Será el primer juego desde que los invictos Wildcats (22-0, 9-0 Big 12) lograron el mejor comienzo en la historia del programa con una victoria 87-74 en Arizona State.
Intentarán batir el récord escolar de 22 victorias consecutivas, logrado entre 1914 y 1917.
“Estoy deseando tener un pequeño descanso en nuestro calendario, pero también soy consciente de que tenemos que seguir mejorando”, dijo el entrenador de Arizona, Tommy Lloyd. “Tenemos que asegurarnos de mantenernos alerta y tener un gran ritmo.
“Tenemos un par de juegos difíciles por delante. Viene Oklahoma State, y luego da la vuelta y tienes que jugar en Kansas (el lunes). No es fácil”.
Los Cowboys (16-6, 4-5) vienen de una victoria 99-92 sobre el No. 16 BYU en Stillwater, Oklahoma, detrás de 30 puntos de Anthony Roy, el máximo de la temporada.
La victoria fue la primera de la temporada contra un oponente Quad-1 de Oklahoma State, que algunos pronosticadores de torneos de la NCAA etiquetan como un equipo en la burbuja.
La molestia de BYU llevó a los fanáticos a irrumpir en la cancha.
“Fue una noche increíble”, dijo a los periodistas el entrenador de segundo año, Steve Lutz. “Obviamente, pudimos conseguir nuestra primera victoria en Quad-1 contra un equipo que creo que puede jugar por un título nacional. Estoy orgulloso de los muchachos. Creo que hicieron un trabajo fantástico.
“Han hecho un trabajo mucho mejor durante las últimas dos semanas siendo un buen equipo de baloncesto en lugar de un buen grupo de individuos, y eso nos está dando dividendos en este momento”.
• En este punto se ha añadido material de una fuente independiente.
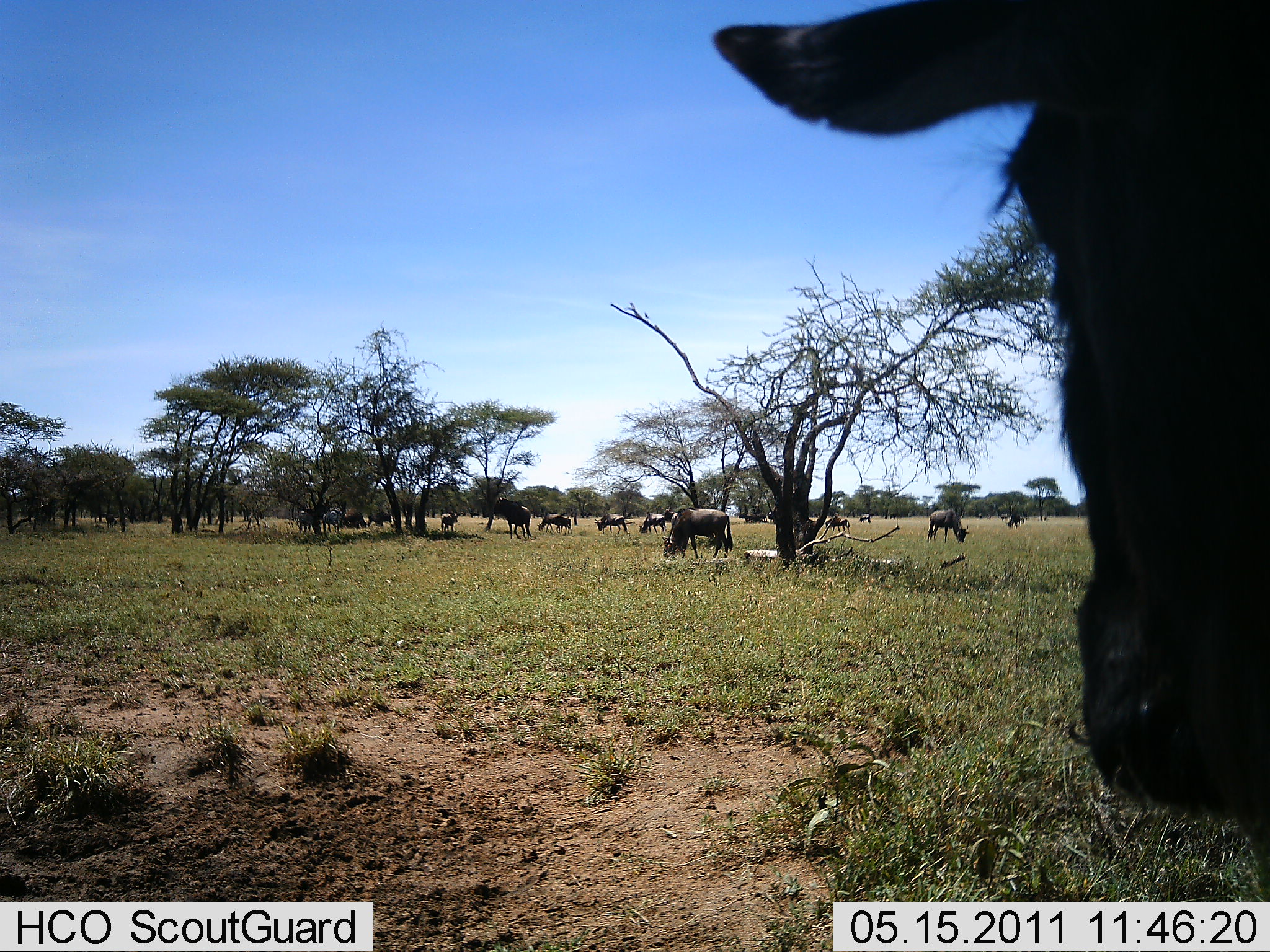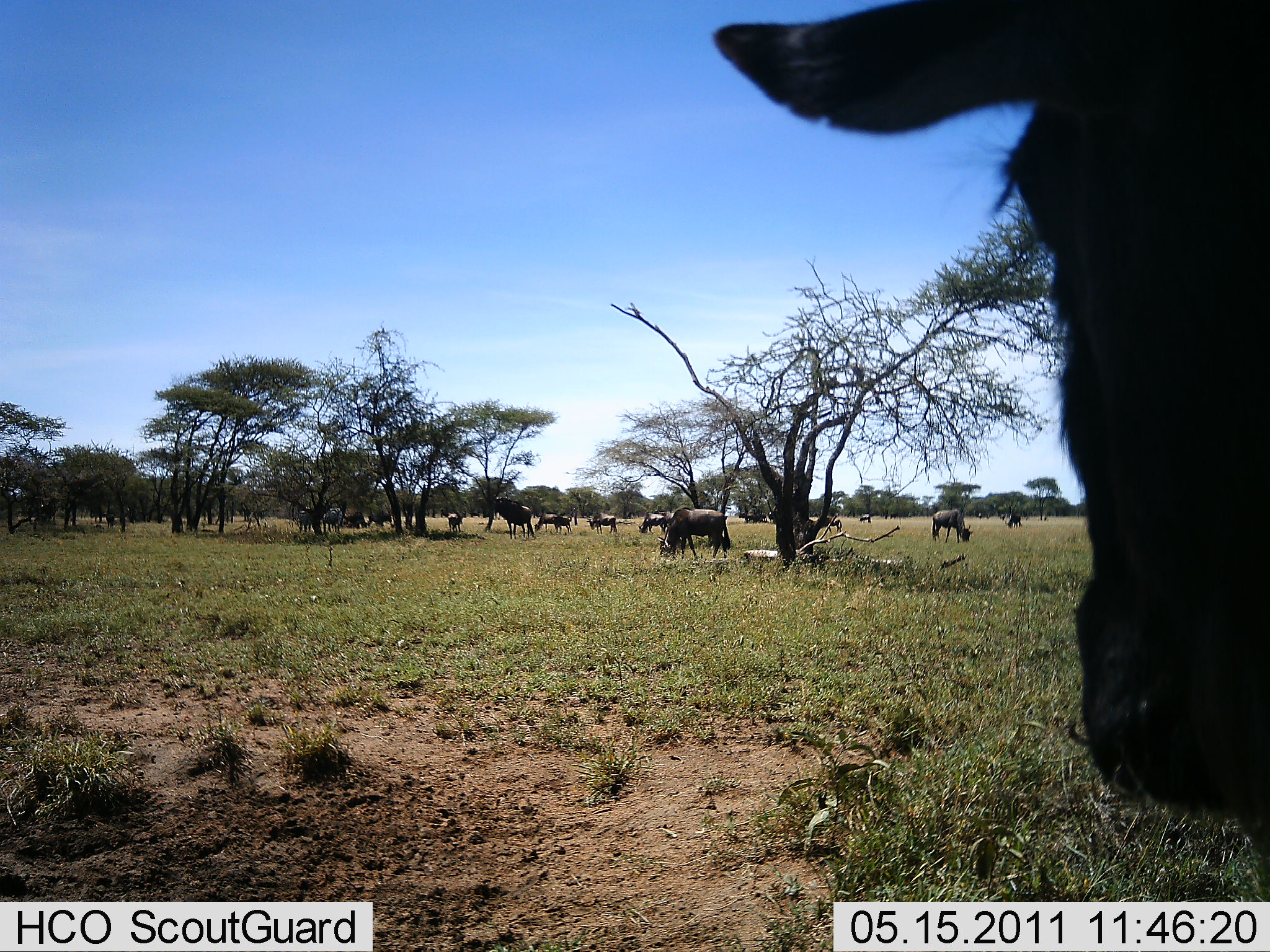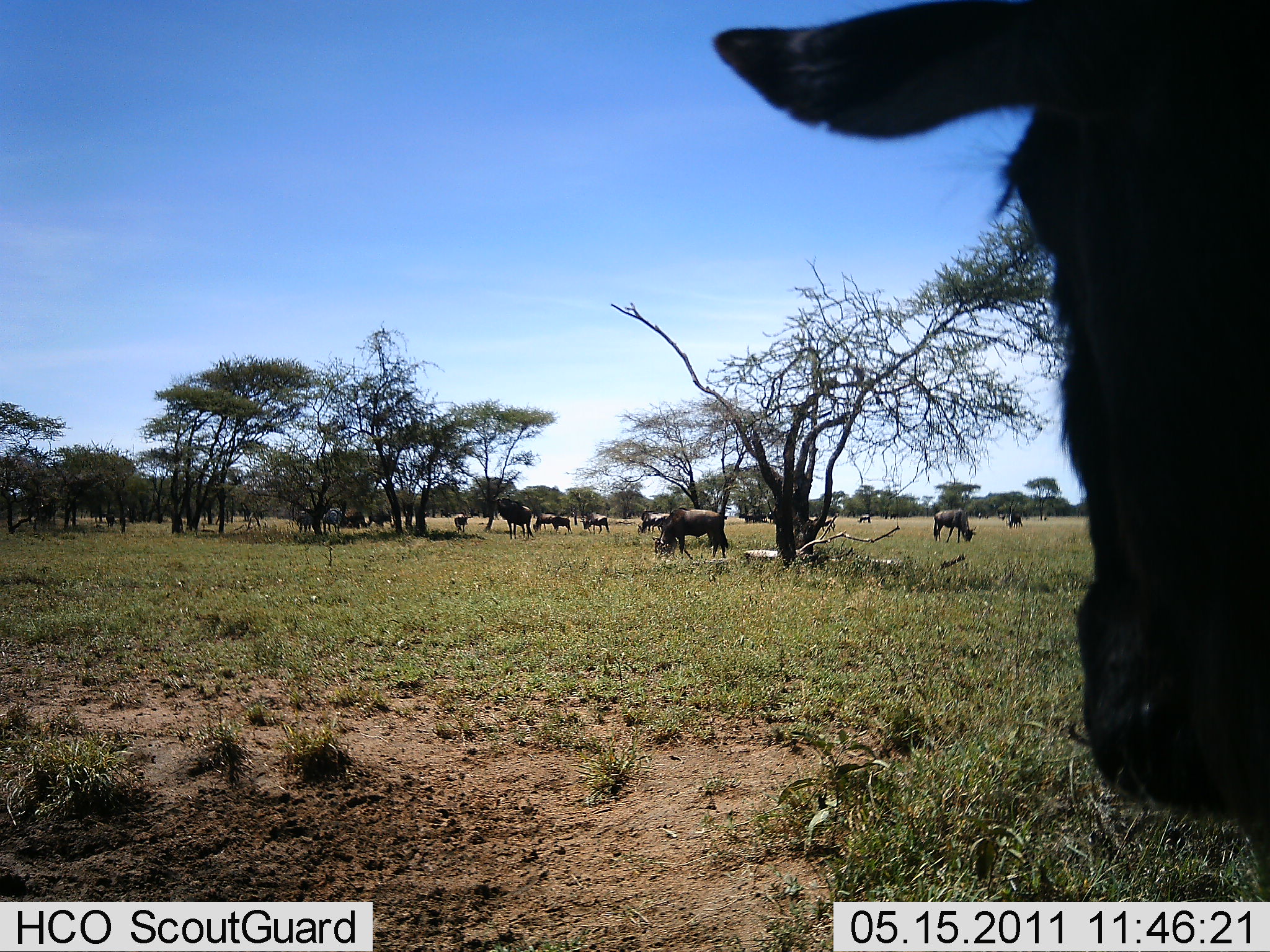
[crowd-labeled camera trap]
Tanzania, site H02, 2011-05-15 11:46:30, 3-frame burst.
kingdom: Animalia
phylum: Chordata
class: Mammalia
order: Artiodactyla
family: Bovidae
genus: Connochaetes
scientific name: Connochaetes taurinus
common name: blue wildebeest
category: wildebeest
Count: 11-50.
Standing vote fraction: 50%.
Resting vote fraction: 0%.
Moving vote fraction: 33%.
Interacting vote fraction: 8%.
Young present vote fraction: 0%.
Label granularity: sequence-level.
Después de perder cuatro de cinco juegos, incluidas dos derrotas contra Iowa State, Oklahoma State ganó los últimos dos juegos en Utah y contra BYU.
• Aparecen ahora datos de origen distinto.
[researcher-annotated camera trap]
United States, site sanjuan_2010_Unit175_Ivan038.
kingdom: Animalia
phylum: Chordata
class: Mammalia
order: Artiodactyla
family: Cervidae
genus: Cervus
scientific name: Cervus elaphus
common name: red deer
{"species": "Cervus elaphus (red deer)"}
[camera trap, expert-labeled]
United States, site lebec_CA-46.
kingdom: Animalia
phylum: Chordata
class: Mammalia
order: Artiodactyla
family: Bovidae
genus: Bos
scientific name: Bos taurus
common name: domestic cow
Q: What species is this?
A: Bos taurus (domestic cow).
Roy, un guardia senior que juega en su cuarto programa, lidera a los Cowboys con 18,2 puntos por partido.
Roy, que anteriormente vivió en San Francisco, el estado de Nuevo México y Green Bay, dispara al 46,5% desde el campo y al 44,8% desde el rango de 3 puntos.
Los rebotes serán una preocupación para Oklahoma State, que tiene sólo un jugador con un promedio de más de cinco por partido: el centro Parsa Fallah (6,3), de 6 pies 10 pulgadas.
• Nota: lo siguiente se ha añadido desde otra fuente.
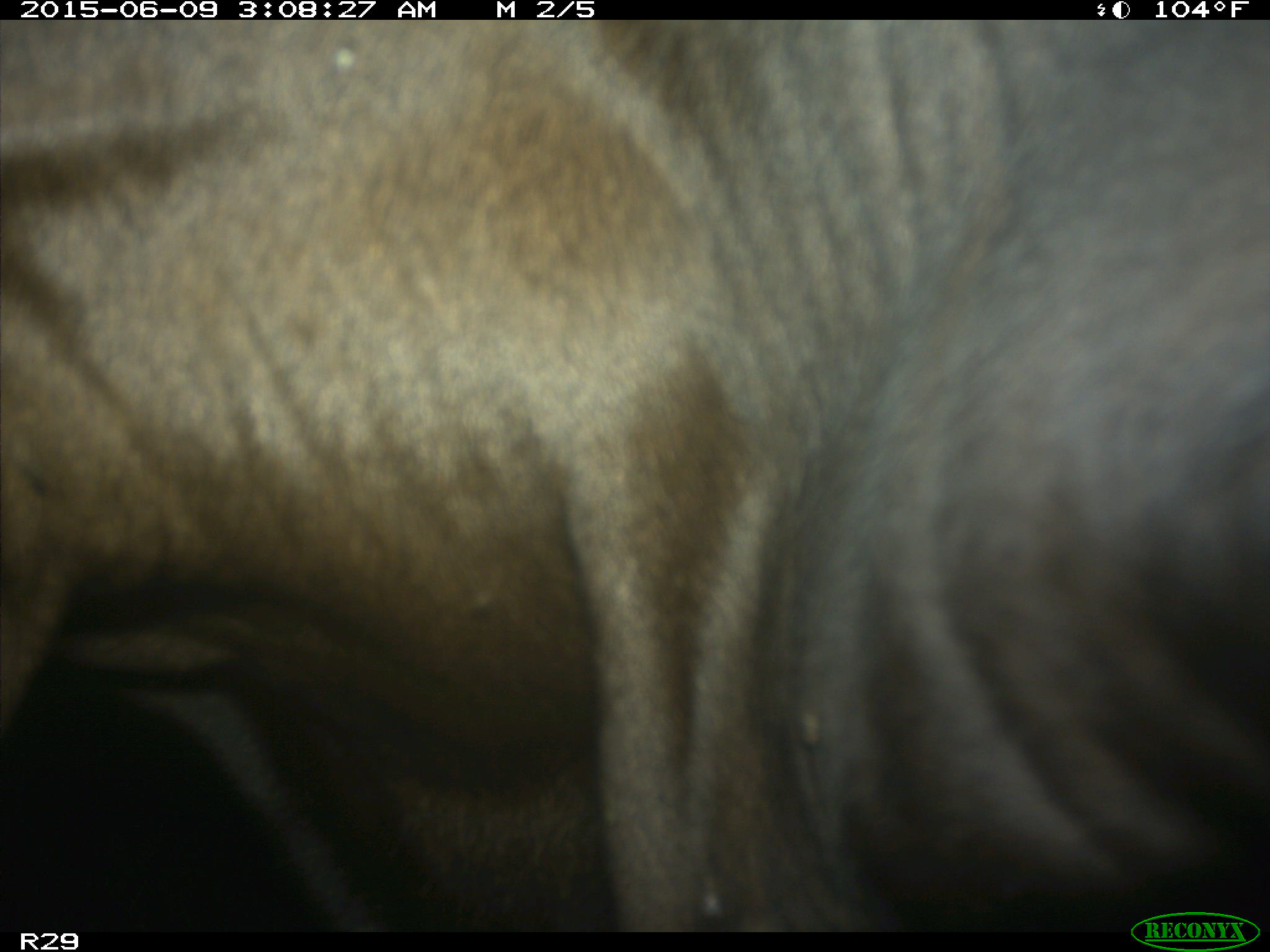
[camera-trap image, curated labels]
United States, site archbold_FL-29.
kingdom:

Arizona despliega al ala-pívot 6-8 Tobe Awaka (9,8 rebotes por partido), al poste 7-2 Motiejus Krivas (8,3) y al delantero 6-8 Koa Peat (5,6).
Los Wildcats ocupan el tercer lugar a nivel nacional en margen de rebote con +13,1. El estado de Oklahoma ocupa el puesto 141 con más-2,5.
Arizona contrarresta el productivo juego perimetral de Oklahoma State que incluye a Roy y al armador Kanye Clary (5.0 asistencias y 2.1 pérdidas de balón por juego) con Brayden Burries y Jaden Bradley.
Burries lidera a Arizona con 15,3 puntos por partido. Bradley promedia 4,5 asistencias y sólo 1,7 pérdidas de balón.
El juego estable de los Wildcats en la zona de defensa es una razón importante por la que Arizona aún no ha perdido.
“Valoramos la estabilidad”, dijo Lloyd. “Mucha gente habla de impulso, impulso, impulso. Entiendo lo que es el impulso, pero creo que es mucho más valioso ser estable y consistente.
“A partir de ahí, tendrás oportunidades para crear impulso. Si sólo estás preocupado por el pánico y por tener impulso, realmente no tienes ninguna sustancia para lo que estás haciendo. Hablamos de simplemente mantenerte firme, estable, estable”.